While I wish I could solve all these problems for humanity, I am not so bold. I am going to focus on what I need to focus on, which is reimagining Eve for modern women of every hue. I will do what I can to support Adam and my colleagues of color with compassion and hope, but they are not my challenge alone. I will do what I can to mend the divide between white women and black women that plagues our collective efforts for justice. I welcome all people into my life who are on parallel missions, and perhaps together, we can reimagine humanity at its most fundamental level. But for me, right now, I am on the brink of launching this new framework for myself and the women and men seeking to heal their broken relationships with feminine power. For me right now, these other battles are a problem for another day.
A Note On Religion
I am spiritual, but not religious. I’m very interested in the myths and stories that have evolved us and evolved with us through time to create the worldview we all carry inside ourselves today. Many of these myths originated in religious frameworks, but I view them as cultural narratives, not religious doctrines.
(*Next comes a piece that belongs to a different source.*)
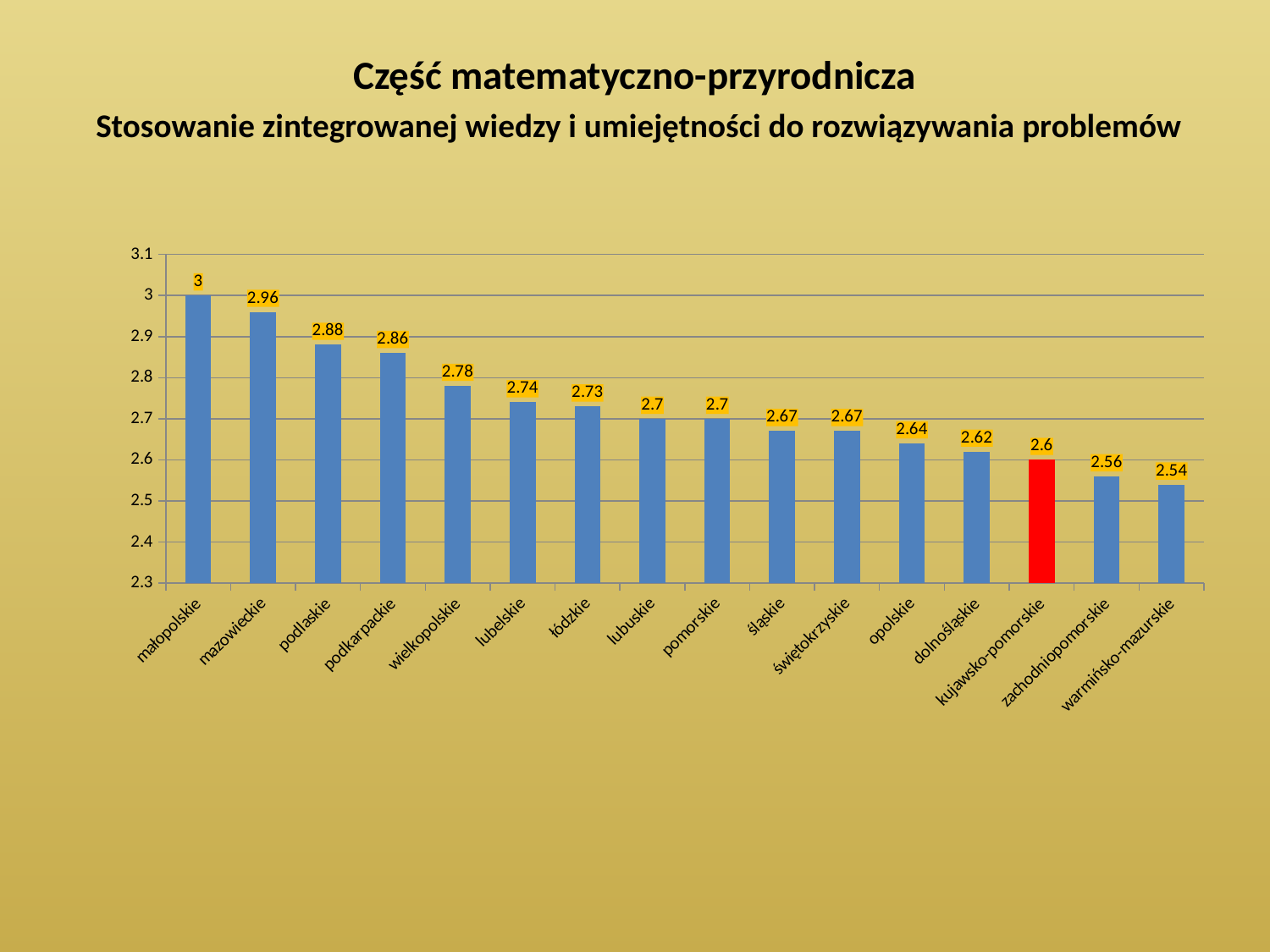
Which region's bar is coloured red? kujawsko-pomorskie How many regions are shown on the chart? 16 What is the value for małopolskie? 3 Which region has the lowest value? warmińsko-mazurskie What is the value for wielkopolskie? 2.78 Do the values rise or fall from left to right along the x axis? fall Is the value for zachodniopomorskie greater or less than 2.6? less What kind of chart is shown on the slide? bar chart Which has a larger value, opolskie or dolnośląskie? opolskie Which region has the highest value? małopolskie What is the difference between the values for mazowieckie and podlaskie? 0.08 What is the value for kujawsko-pomorskie? 2.6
I choose Eve to symbolize the heritage of archetypal, modern, Western women because the religious stories of her are so historically seminal, infecting our cultural consciousness, governance, and legal systems for thousands of years. I cannot and will not engage on the subject of Eve as a religious figure, but only as a metaphorical character in our culture. For this reason, you will not see me engage in religious theology or doctrine.
I know Eve is important to many people for many reasons, and I do not wish to disrespect anyone’s views of her or religious institutions that claim to know her truth. Please do not take offense, and do not assume my intent is to offend. I invite anyone genuinely interested in exploring the stories and beliefs about women in our culture, including spiritual beliefs, into a genuine, open, and curious dialog. If that is not what you seek, move on in peace, but please move on.